THORNTON, Colo. -- The company that owns Pine Lakes Ranch is reaching out to homeowners affected by a sewage backup last week, offering to help them remediate the damage.
Ten homes experienced some flooding in the manufactured home community, when tree roots were discovered growing into a line, causing it to collapse.
Two of the homes experienced severe flooding.
Homeowner Tony Benigno told Denver7 that he and his wife came home on Wednesday and found raw sewage flowing out of their bathroom fixtures.
He said repair crews apparently used high pressure during their work process.
“There was so much pressure coming up from the toilet, it was flapping the lid up and down,” he said.
Benigno said the waste spread from the bathroom into a bedroom, soaking carpet and drywall.
He became emotional while talking about the frustration of trying to get the damage mitigated.
“Care Restoration came in and helped rip out the carpet and cleaned the floors,” he said. “They did a great job, and gave me an estimate on how much it will cost to repair drywall and replace other damaged items.”
He said his insurance policy will not cover damage from a flood or from a sewage backup.
Benigno said he talked to management and was told they were responsible for fixing the damaged lines underground and he was responsible for cleaning up the sewage in his house.
That didn't sit well with Benigno, who decided to seek legal counsel.
In an emailed statement to Denver7, RHP Properties President Joel Brown said, "We worked expediently and diligently on the repairs to the sewer line to minimize personal home damage. While our responsibilities lie with the common areas of the community and not individual home repairs, we regret the discomfort and inconvenience this has caused homeowners within our community and we are sending a remediation crew to provide cleanup for those affected."
Tri-County health officials say the raw sewage that backed up into some of the homes could pose a health risk.
“People who come into contact with raw sewage run the risk of contracting an illness related to bacteria, viruses or parasites,” said Monte Deatrich, Tri-County’s Environmental Health Manager.
He said it’s important that the homes be cleaned properly, to avoid illness.
“The most common mode of infection is through oral contact,” he said. “Skin contact alone does not pose a health threat, unless you have an open wound.”
He gave an example of someone smoking a cigarette without washing their hands properly after coming into contact with waste.
- Assume anything touched by sewage is contaminated.
- Do not eat, drink or smoke in sewage handling areas.
- Wash hands well with soap and clean water before eating or touching mouth or face.
- Wash hands well with soap and clean water after touching any surfaces or objects that may have been contaminated.
- Do not touch your nose, mouth, eyes or ears with your hands, unless you have just washed.
- Immediately wash and disinfect any wound that comes into contact with sewage.
- Shower and change out of your clothes before leaving. Launder clothes separately or discard.
- Vaccinations: If you’ve been exposed to sewage, you need to be up to date on your shots for tetanus and diphtheria.
- Contact a doctor immediately if illness occurs.
Deatrich also recommended cutting out part of the drywall an inch or two above the water line.
“If you don’t cut that out, you’ll probably have some mold growth and that could cause some other problems,” he said.
He said unlike hard surfaces, contaminated items like carpeting, couches and children’s toys can’t be cleaned and should be discarded.
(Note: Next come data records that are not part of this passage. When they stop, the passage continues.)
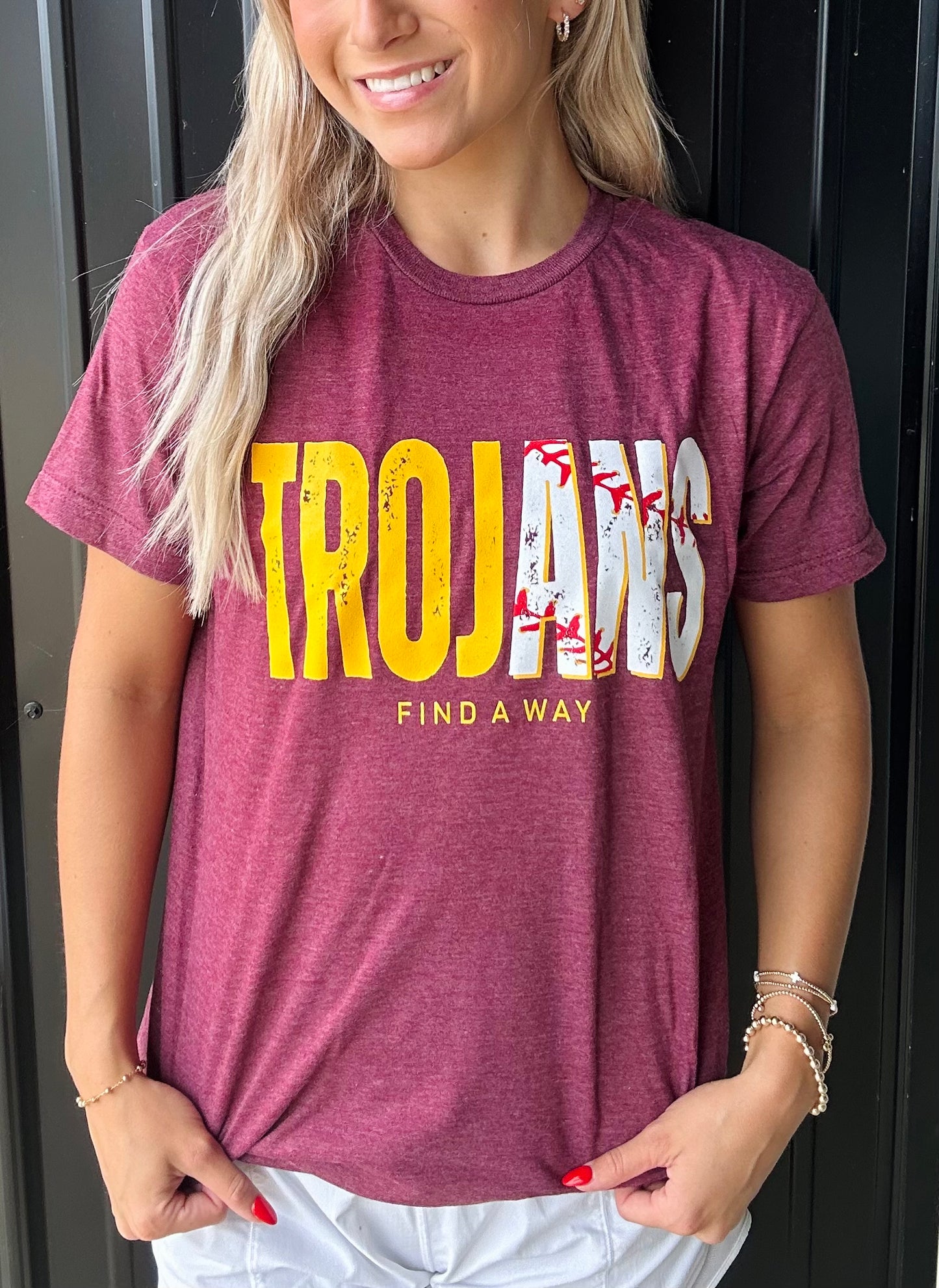 Trojans Find A Way Baseball Tee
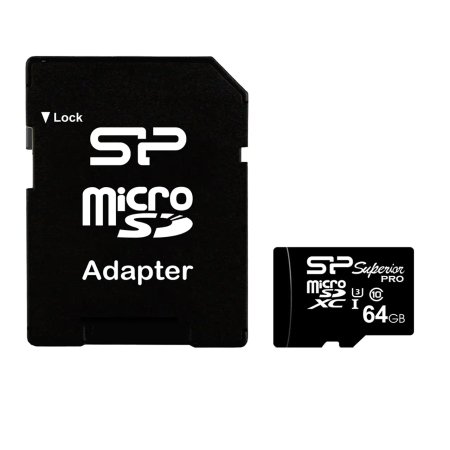 کارت حافظه microSDXC سیلیکون پاور Superior Pro کلاس 10 سرعت 90MBps با آداپتور SD ظرفیت 64GB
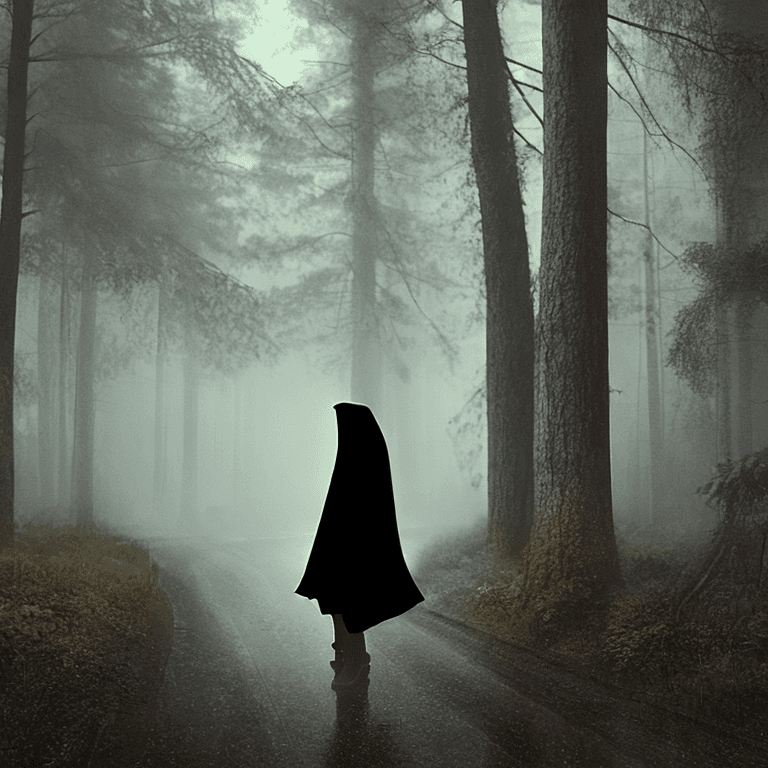AI generated: 1woman,black riding hood , at the forest ,on a bioluminesence style, dancing with open arms and posi...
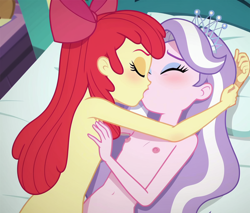 Size: 1200x1024 | Tagged: questionable, apple bloom, diamond tiara, ai content, ai generated, banned from derpibooru, bed, belly button, blushing, bow, breast grab, breasts, child, delicious flat chest, diamondbloom, equestria girls, eyes closed, eyeshadow, female, females only, grope, hair bow, hand on breasts, human, imported from twibooru, in love, jewelry, kissing, lesbian, lolicon, lying down, makeup, nipples, nudity, shipping, tiara, underage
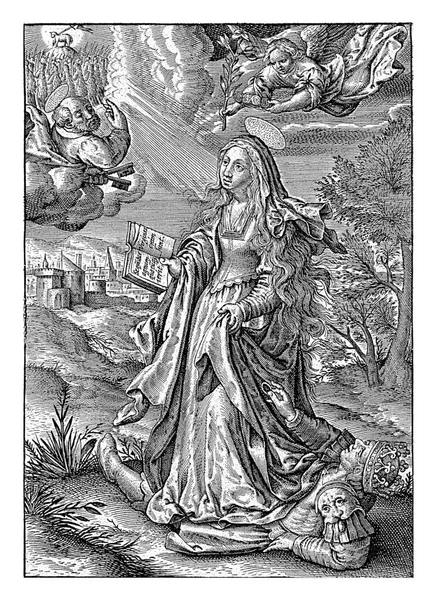 聖ペトロニラとの風景 アントニーWierix に起因します 1565 前に1604聖ペトロニラピーターの娘 キリスト教の作家によると 手に開いて本と — ストック写真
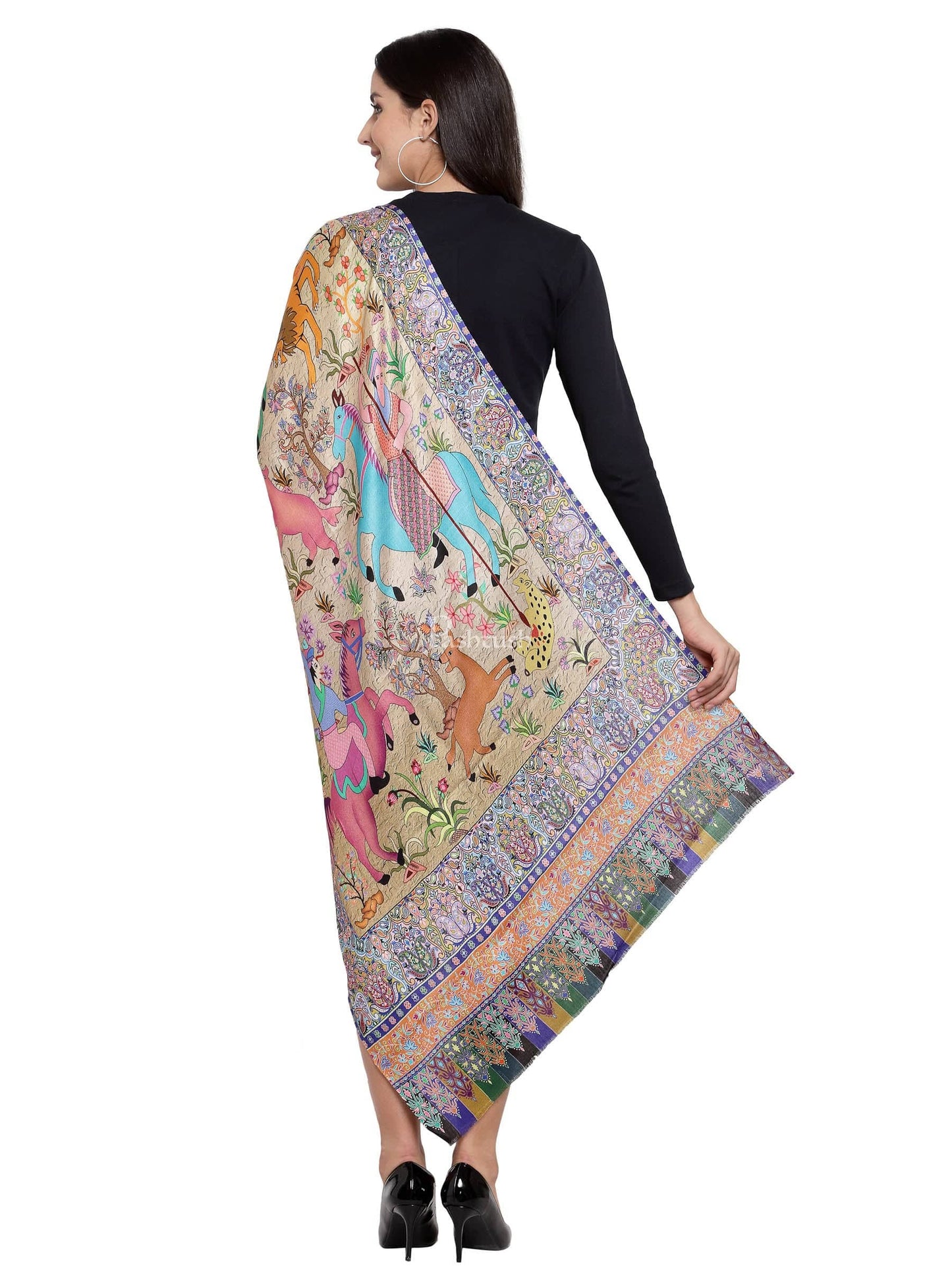 Pashtush India Womens Stoles and Scarves Scarf Pashtush Womens Fine Soft Bamboo Stole, Shikaardar Print Design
“So should the carpet padding,” he added.
The City of Thornton told Denver7, on Tuesday, that the sewer line was on private property and not a city responsibility.
Deatrich said the Health Department learned about the sewage backup and leak on Saturday.
“It took 3 or 4 hours for work crews (hired by Pine Lakes management) to make repairs,” he said.
“On Monday, we received a call that a small amount of sewage was seeping out of the ground,” he said.
“We had a trench dug to contain the waste,” he said, and fenced off the area to keep kids and pets out of the area.”
Deatrich said on Tuesday, the sewage was still not being contained, so they made the trench larger and re-fenced the area.
He said as of 1:16 p.m. Wednesday, Nov.15, there was no active leak and the contaminated soil remains fenced off.